--- START Text extract ---
Bizarre Magazine U.K.
February 2002 Who's who 2002
hotshots from NYC

In a music world of retro, rehash, pastiche, irony and post-everything, lo-slung New Yawk guitar band SOUR JAZZ are the real deal.

You want SOUR JAZZ, or The Strokes? The real deal or Disneyland? Guys from the Lower East Side or a bunch of rich kids who visit the area for photo sessions? Cheap guitars and snotty vocals or a million-dollar ad campaign?

This is a band that's unashamed to get the complete lyrics to a song out of fortune cookies from the Sunny Chinese Takeaway on Third Avenue. This is a band who shot their first video in the toilet at CBGBs, with the drummer throwing up for real due to the stench only a couple of hours into the day's filming. This is a band with a potential hit single called "I Like The City", if only we still lived at a time when anyone other than neutered, pre-packaged stage-school kids could get into the charts, or if anyone other than brain-dead nine year olds still bought singles any more. This is the band Iggy should have playing behind him. This is a band the corporate fuckwits at major labels have never even heard of.

All this, some killer tunes, and even a sense of humour.

Like the man said: "shimmy up my pole, baby, shake my castanets...".

Sour Jazz's latest, Dressed To The Left, is out now on Munster Records.

Max Decharne

Ruta 66 Spain
November 2001 CD - Dressed to the left
LP - Lost for Life

If the title of the first album, "NO VALUES", previously talked about in these pages, showcased a good amount of humor and an excellent rock record, "LOST FOR LIFE" is even more sarcastic towards Iggy Pop but remains every bit as classy as its predecessor.

Now at the age of having kids & thinning hair, conscious that Rock & Roll will lead them nowhere, the member of SOUR JAZZ take all this very philosophically and act as peripheral veterans of a recent scene. Founded around Mr Ratboy, Swiss guitarist with an impressive career (Jeff Dahl, Pillbox, Bebe Buell, Motorcycle Boy, Marky Ramone, Kevin K), the New York quartet achieves in their second album a sophisticated sound that , somewhere between the crooning Iguana and a bluesy Beasts of Bourbon, find the perfect ambiguous point of irony.
--- END Text extract ---
Short task 1 → In the Sour Jazz reviews, which names are listed in parentheses as part of Mr Ratboy's career?
Short task 2 → Write the next part of the Sour Jazz reviews, starting after their last sentence.
--- START Provided data ---
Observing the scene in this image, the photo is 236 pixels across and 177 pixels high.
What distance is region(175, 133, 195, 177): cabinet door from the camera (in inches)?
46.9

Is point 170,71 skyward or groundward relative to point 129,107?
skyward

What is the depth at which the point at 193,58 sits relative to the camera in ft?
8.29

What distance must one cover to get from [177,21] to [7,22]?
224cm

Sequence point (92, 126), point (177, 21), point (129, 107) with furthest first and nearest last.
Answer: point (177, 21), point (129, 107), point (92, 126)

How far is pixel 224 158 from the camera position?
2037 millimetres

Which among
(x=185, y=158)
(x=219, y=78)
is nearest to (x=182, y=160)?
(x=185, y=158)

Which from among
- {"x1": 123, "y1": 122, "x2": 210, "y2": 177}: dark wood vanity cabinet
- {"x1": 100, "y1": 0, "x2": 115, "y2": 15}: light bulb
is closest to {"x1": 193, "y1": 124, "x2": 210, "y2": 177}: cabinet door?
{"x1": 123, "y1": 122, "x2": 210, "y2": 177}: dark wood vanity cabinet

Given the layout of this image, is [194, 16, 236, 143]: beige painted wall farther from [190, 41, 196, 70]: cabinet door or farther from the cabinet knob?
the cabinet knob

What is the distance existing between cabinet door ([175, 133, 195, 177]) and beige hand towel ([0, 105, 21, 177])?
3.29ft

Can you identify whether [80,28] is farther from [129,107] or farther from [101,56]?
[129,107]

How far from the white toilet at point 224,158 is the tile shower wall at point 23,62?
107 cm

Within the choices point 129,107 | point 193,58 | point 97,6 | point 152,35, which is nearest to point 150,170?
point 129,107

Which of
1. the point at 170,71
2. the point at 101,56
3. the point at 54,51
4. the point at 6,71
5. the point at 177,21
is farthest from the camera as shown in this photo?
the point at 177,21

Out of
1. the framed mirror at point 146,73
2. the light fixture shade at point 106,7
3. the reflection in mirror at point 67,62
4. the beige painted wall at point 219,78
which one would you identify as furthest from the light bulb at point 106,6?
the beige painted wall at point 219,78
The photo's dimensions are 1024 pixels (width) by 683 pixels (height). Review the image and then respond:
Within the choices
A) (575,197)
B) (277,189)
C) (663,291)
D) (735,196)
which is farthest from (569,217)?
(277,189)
--- END Provided data ---
--- START Provided data ---
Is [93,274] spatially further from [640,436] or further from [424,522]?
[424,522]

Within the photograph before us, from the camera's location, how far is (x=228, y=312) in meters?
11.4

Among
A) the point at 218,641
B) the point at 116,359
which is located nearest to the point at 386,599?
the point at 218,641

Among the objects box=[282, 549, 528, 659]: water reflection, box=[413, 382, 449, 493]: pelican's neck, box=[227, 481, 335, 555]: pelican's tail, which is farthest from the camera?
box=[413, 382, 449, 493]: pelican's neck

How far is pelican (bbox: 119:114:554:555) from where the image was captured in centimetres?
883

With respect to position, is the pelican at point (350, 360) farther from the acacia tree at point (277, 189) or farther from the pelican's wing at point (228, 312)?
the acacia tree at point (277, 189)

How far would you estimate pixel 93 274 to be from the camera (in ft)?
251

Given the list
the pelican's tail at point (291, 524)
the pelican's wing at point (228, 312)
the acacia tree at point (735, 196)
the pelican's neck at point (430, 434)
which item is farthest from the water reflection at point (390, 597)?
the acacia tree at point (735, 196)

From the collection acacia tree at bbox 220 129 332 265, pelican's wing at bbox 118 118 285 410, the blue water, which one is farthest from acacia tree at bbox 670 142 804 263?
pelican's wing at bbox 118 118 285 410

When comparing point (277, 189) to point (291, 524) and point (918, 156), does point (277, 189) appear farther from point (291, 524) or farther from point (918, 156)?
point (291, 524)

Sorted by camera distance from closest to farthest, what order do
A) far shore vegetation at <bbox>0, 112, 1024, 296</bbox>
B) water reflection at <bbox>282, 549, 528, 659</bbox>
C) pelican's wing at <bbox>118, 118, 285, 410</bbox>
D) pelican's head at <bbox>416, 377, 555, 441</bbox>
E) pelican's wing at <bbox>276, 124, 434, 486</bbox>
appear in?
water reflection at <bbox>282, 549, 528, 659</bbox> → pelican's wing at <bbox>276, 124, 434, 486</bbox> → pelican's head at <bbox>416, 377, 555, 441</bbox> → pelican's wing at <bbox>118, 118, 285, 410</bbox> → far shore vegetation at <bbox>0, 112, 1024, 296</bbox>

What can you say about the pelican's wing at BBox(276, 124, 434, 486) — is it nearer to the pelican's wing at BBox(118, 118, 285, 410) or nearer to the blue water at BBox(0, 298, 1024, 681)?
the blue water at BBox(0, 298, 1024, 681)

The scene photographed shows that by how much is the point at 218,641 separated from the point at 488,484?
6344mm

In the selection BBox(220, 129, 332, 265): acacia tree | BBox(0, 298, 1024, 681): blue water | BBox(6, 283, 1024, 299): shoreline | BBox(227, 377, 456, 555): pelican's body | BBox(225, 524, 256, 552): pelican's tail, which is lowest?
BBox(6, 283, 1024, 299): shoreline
--- END Provided data ---
--- START Provided data ---
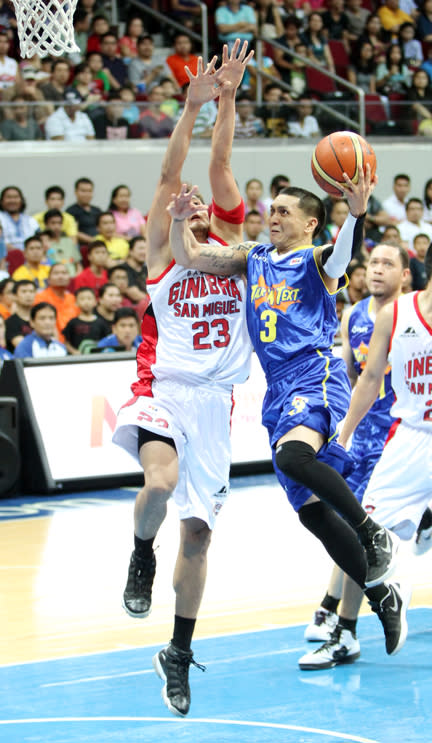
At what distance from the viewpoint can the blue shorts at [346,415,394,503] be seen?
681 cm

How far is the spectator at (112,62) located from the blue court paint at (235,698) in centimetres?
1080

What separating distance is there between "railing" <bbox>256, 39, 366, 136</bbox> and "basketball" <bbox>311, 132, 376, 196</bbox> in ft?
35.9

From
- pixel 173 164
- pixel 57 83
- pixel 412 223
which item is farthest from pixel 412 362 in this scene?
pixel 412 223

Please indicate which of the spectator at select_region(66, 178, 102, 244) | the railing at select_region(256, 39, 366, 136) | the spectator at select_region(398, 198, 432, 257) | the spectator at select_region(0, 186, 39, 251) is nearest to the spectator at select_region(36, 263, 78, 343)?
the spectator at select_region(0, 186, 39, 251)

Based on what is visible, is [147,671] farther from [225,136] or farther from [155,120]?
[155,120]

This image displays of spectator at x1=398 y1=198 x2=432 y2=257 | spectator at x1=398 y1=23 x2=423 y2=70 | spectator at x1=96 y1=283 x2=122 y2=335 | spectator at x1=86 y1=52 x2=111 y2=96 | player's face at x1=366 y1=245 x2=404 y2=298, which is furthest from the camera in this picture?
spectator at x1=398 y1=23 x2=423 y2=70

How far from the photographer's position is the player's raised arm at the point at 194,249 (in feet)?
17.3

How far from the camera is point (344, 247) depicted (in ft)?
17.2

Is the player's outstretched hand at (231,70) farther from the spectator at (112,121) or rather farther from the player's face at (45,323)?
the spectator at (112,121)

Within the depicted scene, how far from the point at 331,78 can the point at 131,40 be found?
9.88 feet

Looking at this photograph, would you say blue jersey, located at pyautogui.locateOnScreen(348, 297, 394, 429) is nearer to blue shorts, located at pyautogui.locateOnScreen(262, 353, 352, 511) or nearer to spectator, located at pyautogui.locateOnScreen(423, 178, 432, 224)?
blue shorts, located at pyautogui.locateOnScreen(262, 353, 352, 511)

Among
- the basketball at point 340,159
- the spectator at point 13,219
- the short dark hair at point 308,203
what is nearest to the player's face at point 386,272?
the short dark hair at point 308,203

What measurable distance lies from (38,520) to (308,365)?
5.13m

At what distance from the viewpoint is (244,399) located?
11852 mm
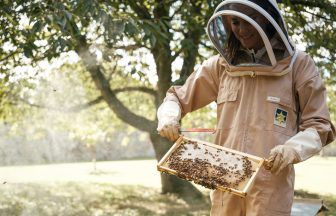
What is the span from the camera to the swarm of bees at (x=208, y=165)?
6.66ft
--- END Provided data ---
Task result 1 → Jeff Dahl, Pillbox, Bebe Buell, Motorcycle Boy, Marky Ramone, Kevin K

Task result 2 →
Lou Paris' voice is identical to Iggo's, the only difference being that he's a better singer than Osterberg. Yes, the songs draw about 60% of their inspiration from "New values" but it has been ages since an Iggy Pop album has contained such good material on it. Urban & nocturnal, "LOST FOR LIFE" displays elegant arrangements, bringing in elements too often unused ( trombones, synthesizer ) and achieving tasteful moments, like the monumental SAINTS cover or a psychedelic approximation of the STOOGES via SPACEMEN 3.

Apart from this last cut, all the songs on "LOST FOR LIFE" plus six tracks from "NO VALUES" and a video clip are included on "DRESSED TO THE LEFT", perfect introduction to a group that offers more than it promises.

Ruta 66

ABUS DANGEREUX magazineFrance
October 2001 LP - Lost for Life

Mr Ratboy might approach ROCK with a jaded and amused "been there/done that" attitude but he nevertheless injects into SOUR JAZZ a passion that the years haven't eroded at all, even if the band's strategy is based on the sheer pleasure of plugging in and , occasionally, letting the tape recorder run.

What we get is a generous 2nd album, restless & full of thrills with the addition of horns or keyboards that break the routine of basic Rock'n'Roll & open beautiful perspectives.

If everybody plays his part perfectly, Lou Paris shines even more, offering the snottiest vocals this side of Iggy Pop.

In this " moody brat" register, "I got it all" is a great number. We will also applaud the inspired cover of the Saints' "Messin' with the kid", "No fun(house)", a last wink to the Stooges and, as a bonus, the superb gatefold sleeve, destined to put all the twisted technocrats that invented the CD to shame !

We were not ready for such an inspired SOUR JAZZ: What a good surprise this was !

Abus dangereux

DIG IT magazine France
October 2001
LP - Lost for Life

Lost For Life, the 2nd SOUR JAZZ album, reached us only minutes before our deadline. It's a beautiful piece of still smoking thick blue vinyl wrapped in a magnificent gatefold sleeve on the parisian label Ghostrider.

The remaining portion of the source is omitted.